Lithography pros gather for contamination control workshop

July 14–FRANKLIN, Mass.–Metrology will play an increasingly critical role in preventing molecular contamination of deep UV optics and resists in 193nm lithography, according to participants in Extraction Systems’ recent Lithography Contamination Control and Monitoring Roadmap Workshop.

“Based on presentations and group discussions during the workshop, it’s clear that 193nm lithography is here to stay, and will be the mainstay of semiconductor production through the 45nm technology node much longer than most anticipated. This tightens process parameters like never before, and leaves absolutely no budget for contamination-induced variables,” said Devon Kinkead, president and CEO of Extraction. “At these very low K1 factors, contamination induced light scattering and CD variation will no longer be a nuisance, they will cause a direct yield loss.”

This is the third year Extraction has hosted the workshop, which is designed to outline the challenges related to lithography contamination control in the 130nm to 45nm technology nodes. Since its inception in 2001, the event has expanded into a two-day event, attracting dozens of thought-leaders representing companies, consortia and academia from throughout the deep UV lithography community. This year’s workshop featured working groups, a panel discussion and more than 25 presentations from speakers with expertise in exposure tools, optics, resists, metrology, and semiconductor manufacturing, including presentations from chip makers, exposure and development tool makers, research and consortia organizations, resist makers and academia.

According to workshop participants, current filtration systems are doing a good job of protecting 193nm resists, and much progress has been made in maturing the measurement and control of pollutants that threaten optics.
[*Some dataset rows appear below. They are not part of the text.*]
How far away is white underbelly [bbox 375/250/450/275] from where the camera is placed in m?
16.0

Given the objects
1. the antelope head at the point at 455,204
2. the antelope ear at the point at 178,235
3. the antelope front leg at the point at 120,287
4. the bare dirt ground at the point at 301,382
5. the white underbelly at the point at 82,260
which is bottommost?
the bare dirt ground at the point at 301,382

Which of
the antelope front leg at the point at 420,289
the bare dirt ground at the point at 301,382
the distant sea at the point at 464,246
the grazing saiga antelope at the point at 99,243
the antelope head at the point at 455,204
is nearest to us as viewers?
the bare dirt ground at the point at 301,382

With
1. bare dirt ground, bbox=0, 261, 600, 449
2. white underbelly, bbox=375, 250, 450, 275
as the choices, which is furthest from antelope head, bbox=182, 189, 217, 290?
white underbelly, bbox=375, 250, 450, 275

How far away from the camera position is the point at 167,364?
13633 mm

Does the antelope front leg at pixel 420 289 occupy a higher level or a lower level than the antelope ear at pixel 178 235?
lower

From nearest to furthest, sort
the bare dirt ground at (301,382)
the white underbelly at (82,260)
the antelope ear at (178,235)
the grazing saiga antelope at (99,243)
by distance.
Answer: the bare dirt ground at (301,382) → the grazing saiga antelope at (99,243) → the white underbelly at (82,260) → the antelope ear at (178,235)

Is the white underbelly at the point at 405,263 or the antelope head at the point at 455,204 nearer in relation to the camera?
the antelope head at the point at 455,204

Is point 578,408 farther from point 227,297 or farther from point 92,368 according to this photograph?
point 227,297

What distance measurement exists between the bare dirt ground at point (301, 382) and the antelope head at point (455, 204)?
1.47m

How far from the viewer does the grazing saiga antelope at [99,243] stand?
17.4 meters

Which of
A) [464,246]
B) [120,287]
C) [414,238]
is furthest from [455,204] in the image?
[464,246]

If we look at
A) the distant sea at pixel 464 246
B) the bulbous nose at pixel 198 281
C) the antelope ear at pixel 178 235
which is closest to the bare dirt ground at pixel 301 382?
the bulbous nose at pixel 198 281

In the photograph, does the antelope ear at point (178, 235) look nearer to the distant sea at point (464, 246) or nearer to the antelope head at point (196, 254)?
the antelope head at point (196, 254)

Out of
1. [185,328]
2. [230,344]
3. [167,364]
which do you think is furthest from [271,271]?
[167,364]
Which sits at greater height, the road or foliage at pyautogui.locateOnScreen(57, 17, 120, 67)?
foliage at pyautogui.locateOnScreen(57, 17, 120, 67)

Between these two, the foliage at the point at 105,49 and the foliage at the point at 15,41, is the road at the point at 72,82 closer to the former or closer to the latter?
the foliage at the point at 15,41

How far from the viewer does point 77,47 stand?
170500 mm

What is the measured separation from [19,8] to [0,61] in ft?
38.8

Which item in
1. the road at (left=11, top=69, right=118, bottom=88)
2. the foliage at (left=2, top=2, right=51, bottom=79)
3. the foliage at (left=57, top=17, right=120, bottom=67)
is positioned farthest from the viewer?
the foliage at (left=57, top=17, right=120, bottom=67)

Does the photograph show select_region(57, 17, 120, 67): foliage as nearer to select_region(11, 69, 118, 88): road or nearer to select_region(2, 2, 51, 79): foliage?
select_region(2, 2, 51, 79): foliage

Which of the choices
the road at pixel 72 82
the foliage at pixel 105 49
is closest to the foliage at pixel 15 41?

The need to understand filter performance for acids, bases and organics increases as the wavelength drops. Because of variation in molecular challenges from fab to fab, filter breakthrough is difficult to predict. Consequently, lithographers need a simple and reliable method to determine the filter’s end of life point. Low K1 factor 193nm lithography and developing immersion and imprint technologies present significant contamination measurement and control challenges.

In total, more than 40 participants attended the Lithography Contamination Control and Monitoring Workshop, held June 8-9, 2003 in Wellesley, Mass. Next year’s workshop will be held June 14-15, 2004.